• [Énoncé]:
Répondez brièvement aux questions suivantes à l'aide du texte fourni.
(a) Pourquoi l'auteur ne visite-t-il pas le rez-de-chaussée de l'atelier extérieur ?
(b) Quelle hauteur ont les panneaux verticaux de Sol/Mur (2010) ?
(c) À quoi le caractère bigarré des couleurs est-il comparé ?

• [Texte fourni]:
◆ ◆ ◆

J’ai visité plusieurs fois ces ateliers ; je me suis aperçu a posteriori que beaucoup des photographies que j’y avais faites n’étaient que des vues partielles, des micro-situations prises sur le vif. Je n’ai pas été le seul à agir ainsi. D’autres visiteurs ont été frappés par ce vaste chantier en devenir et ont éprouvé le besoin d’en conserver le souvenir. Ce genre de photographies a fini par occuper une place non négligeable dans les catalogues personnels de l’artiste ou même dans ceux de certaines expositions collectives. Et non seulement leurs auteurs ont pris des scènes d’accrochages provisoires, mais ils ont aussi fixé des moments plus incertains : des textures, des matières, des accumulations, des tas.

L’ambiance de ces ateliers est éminemment joyeuse. L’œil, d’abord perdu dans la multiplicité des sollicitations, s’adonne ensuite à un zapping nécessairement papillotant. Pas une salle où, croyant avoir tout investigué, je n’ai découvert encore une pièce ou un détail qui m’avait échappés, alors même que mon balayage oculaire était passé dix fois dessus. Il faut ainsi pas mal de temps pour comprendre ce qui se passe, discriminer, classer, donner un début de sens à tant d’information accumulée ; et non sans l’aide des réponses de l’artiste aux multiples questions qu’on lui pose !

Les couleurs se télescopent, fortes, tonitruantes. Des jaunes, des rouges, des bleus, mais aussi des verts, des orange, des marron, des violets, toute une discordance volontiers criarde. C’est bigarré comme en un magasin de pacotilles – une vraie surchauffe visuelle, qui tient autant à la diversité colorée qu’au choc des motifs, à ce vaste éventaire renouvelé en forme de catalogue de papiers peints étalé sous nos yeux. Et quand couleurs mises et motifs choisis laissent un peu de répit, en s’effaçant au profit de surfaces naturelles, le tintamarre se poursuit dans les matériaux utilisés, avec des juxtapositions incongrues, des coq-à-l’âne et pas mal de parapluies sur des machines à coudre.

2.

Examinons ces photographies de plus près. Le premier lot concerne l’atelier extérieur, dans le village. Je ne visite pas le rez-de-chaussée ; il fait trop froid ! Au premier étage, dans une pièce aux murs blanchis, mais fatigués : un grand ensemble de Sol/Mur (2010), de grands panneaux verticaux de 2 mètres de haut, recouverts de collages de Balatum rehaussés de peinture, en pile, au sol, ou debout, en appui, prêts à être manipulés pour l’examen. Des panneaux plus récents sont munis de quatre gros trous aux angles pour l’accrochage : mêmes matériaux, mais surfaces coupées, taillées ou tranchées, et bords arrondis comme des cartes à jouer.

◆ ◆ ◆

• [Enregistrements fournis]:
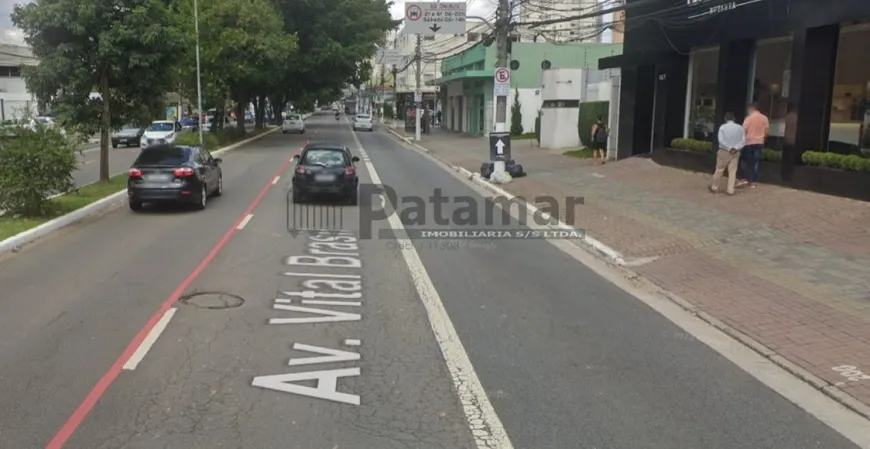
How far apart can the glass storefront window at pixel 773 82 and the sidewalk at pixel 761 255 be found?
7.06ft

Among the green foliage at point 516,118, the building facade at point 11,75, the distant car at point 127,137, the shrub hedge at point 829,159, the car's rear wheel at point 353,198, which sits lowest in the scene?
the car's rear wheel at point 353,198

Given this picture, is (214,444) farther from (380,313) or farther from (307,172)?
(307,172)

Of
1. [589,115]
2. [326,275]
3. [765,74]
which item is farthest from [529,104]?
[326,275]

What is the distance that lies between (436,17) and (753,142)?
11385mm

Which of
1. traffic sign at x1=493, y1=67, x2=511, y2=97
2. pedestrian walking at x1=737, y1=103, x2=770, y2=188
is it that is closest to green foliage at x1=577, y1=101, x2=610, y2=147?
traffic sign at x1=493, y1=67, x2=511, y2=97

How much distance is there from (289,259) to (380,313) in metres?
3.22

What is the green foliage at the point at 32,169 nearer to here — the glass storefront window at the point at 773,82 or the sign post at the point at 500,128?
the sign post at the point at 500,128

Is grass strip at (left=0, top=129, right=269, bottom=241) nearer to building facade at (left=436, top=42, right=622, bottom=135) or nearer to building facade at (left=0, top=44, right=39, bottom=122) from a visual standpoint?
building facade at (left=436, top=42, right=622, bottom=135)

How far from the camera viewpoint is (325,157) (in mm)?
16844

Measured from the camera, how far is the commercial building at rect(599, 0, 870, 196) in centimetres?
1504

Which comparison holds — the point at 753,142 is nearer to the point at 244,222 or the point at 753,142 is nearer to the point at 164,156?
the point at 244,222

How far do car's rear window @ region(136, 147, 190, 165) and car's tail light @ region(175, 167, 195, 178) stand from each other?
27 cm

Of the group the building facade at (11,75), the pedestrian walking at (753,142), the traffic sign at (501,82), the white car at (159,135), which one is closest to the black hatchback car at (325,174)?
the traffic sign at (501,82)

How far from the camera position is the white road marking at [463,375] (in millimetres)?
4930
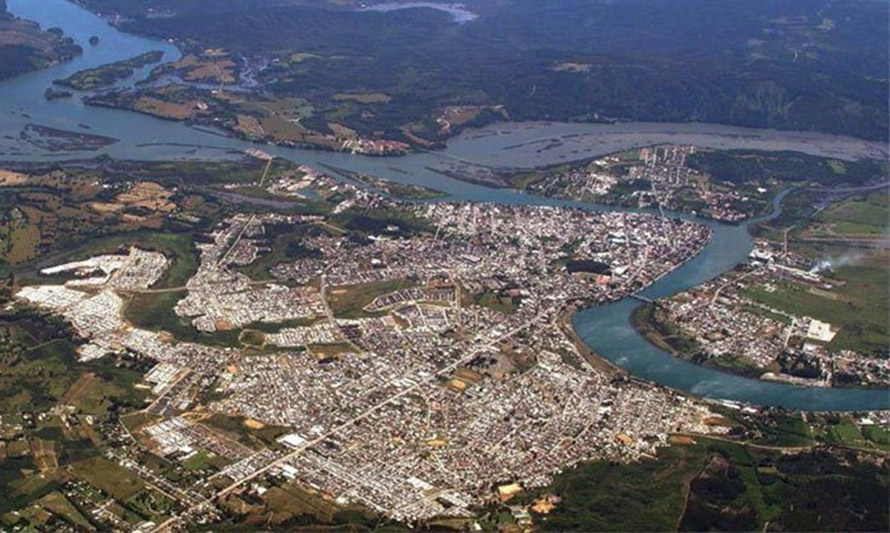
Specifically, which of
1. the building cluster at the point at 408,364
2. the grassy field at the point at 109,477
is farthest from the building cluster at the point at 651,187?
the grassy field at the point at 109,477

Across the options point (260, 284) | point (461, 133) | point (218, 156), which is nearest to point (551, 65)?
point (461, 133)

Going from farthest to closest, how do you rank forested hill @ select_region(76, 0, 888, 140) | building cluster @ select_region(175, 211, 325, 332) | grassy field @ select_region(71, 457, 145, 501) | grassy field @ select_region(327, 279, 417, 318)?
1. forested hill @ select_region(76, 0, 888, 140)
2. grassy field @ select_region(327, 279, 417, 318)
3. building cluster @ select_region(175, 211, 325, 332)
4. grassy field @ select_region(71, 457, 145, 501)

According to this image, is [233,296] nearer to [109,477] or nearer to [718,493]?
[109,477]

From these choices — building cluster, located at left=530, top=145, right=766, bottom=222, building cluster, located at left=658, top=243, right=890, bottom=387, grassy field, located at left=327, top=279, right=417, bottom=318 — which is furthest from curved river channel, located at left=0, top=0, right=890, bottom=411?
grassy field, located at left=327, top=279, right=417, bottom=318

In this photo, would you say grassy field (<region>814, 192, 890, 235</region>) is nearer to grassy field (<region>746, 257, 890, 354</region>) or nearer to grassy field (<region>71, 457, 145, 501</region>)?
grassy field (<region>746, 257, 890, 354</region>)

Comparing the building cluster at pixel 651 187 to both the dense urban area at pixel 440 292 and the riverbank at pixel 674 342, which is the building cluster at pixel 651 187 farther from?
the riverbank at pixel 674 342

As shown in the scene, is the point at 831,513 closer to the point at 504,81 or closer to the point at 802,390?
the point at 802,390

◆ ◆ ◆

• [Corrigé]:
(a) Parce qu'il y fait trop froid.
(b) Ils mesurent 2 mètres de haut.
(c) À un magasin de pacotilles.